Abstract
Objective
Genome‐wide association (GWA) studies in systemic lupus erythematosus (SLE) and rheumatoid arthritis (RA) in Caucasian populations have independently identified risk variants in and near the tumor necrosis factor α (TNFα)–induced protein 3 gene (TNFAIP3), which is crucial for the regulation of TNF‐mediated signaling and Toll‐like receptor signaling. The aim of this study was to assess the role of TNFAIP3 in the development of SLE and RA in Japanese subjects.
Methods
We selected 2 single‐nucleotide polymorphisms (SNPs) from previous GWA studies. Rs2230926 is a nonsynonymous SNP in TNFAIP3 and is associated with SLE, while rs10499194 is an intergenic SNP associated with RA. We then performed 2 independent sets of SLE case–control comparisons (717 patients and 1,362 control subjects) and 3 sets of RA case–control comparisons (3,446 patients and 2,344 control subjects) using Japanese subjects. We genotyped SNPs using TaqMan assays.
Results
We observed a significant association between rs2230926 and an increased risk of SLE and RA in the Japanese population (for SLE, odds ratio [OR] 1.92, 95% confidence interval [95% CI] 1.53–2.41, P = 1.9 × 10^−8^; for RA, OR 1.35, 95% CI 1.18–1.56, P = 2.6 × 10^−5^).

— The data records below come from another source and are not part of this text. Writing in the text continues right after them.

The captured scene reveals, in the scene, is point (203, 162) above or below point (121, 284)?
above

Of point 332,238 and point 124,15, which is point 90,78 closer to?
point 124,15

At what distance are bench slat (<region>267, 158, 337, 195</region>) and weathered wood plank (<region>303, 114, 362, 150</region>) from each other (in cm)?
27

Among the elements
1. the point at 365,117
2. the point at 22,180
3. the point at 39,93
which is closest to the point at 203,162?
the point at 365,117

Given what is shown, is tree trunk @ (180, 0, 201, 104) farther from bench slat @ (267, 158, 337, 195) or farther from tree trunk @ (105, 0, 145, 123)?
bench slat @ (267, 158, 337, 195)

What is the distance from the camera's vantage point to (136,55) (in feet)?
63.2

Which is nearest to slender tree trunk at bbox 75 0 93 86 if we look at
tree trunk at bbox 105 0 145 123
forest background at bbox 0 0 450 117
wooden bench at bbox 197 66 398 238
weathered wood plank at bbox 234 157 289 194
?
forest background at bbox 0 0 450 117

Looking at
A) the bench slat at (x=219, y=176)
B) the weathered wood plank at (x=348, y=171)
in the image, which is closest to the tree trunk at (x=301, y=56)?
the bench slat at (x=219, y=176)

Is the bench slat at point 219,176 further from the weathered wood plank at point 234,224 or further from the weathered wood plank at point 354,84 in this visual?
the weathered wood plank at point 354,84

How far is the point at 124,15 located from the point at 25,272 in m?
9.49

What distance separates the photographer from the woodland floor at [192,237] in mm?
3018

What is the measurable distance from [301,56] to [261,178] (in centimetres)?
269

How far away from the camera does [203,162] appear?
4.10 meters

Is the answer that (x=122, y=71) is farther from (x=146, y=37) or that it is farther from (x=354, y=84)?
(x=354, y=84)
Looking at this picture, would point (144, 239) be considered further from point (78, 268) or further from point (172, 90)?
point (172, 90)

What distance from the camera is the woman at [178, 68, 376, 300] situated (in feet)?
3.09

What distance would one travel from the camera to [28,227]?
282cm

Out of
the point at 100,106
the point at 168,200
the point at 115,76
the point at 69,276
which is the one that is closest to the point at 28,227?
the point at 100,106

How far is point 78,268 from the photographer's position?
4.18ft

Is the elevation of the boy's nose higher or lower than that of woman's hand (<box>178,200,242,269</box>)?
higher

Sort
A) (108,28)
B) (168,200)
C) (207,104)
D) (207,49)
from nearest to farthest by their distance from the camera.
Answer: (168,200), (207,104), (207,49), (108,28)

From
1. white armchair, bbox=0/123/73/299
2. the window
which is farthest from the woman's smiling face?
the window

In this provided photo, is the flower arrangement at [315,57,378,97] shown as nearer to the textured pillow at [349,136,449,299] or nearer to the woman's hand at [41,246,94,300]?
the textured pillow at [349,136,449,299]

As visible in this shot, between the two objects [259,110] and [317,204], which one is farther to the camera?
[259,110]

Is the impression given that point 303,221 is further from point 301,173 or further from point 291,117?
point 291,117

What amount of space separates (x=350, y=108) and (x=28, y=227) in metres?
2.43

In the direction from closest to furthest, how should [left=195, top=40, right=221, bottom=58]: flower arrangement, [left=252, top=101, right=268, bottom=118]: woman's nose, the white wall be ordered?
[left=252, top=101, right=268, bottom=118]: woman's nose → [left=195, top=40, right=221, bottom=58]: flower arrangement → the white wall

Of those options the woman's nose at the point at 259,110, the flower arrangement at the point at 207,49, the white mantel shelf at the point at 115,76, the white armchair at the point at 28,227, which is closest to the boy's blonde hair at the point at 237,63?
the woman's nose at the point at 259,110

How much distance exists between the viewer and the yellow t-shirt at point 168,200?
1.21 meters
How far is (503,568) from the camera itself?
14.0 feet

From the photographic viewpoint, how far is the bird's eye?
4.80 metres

The intergenic SNP rs10499194 was also associated with SLE and RA, while the risk allele for RA in Caucasians was protective against the diseases in our population.
Conclusion
We demonstrated a significant association between the nonsynonymous variant in TNFAIP3 and the risk for SLE and RA in the Japanese population. TNFAIP3, similar to STAT4 and IRF5, may be a common genetic risk factor for SLE and RA that is shared between the Caucasian and Japanese populations.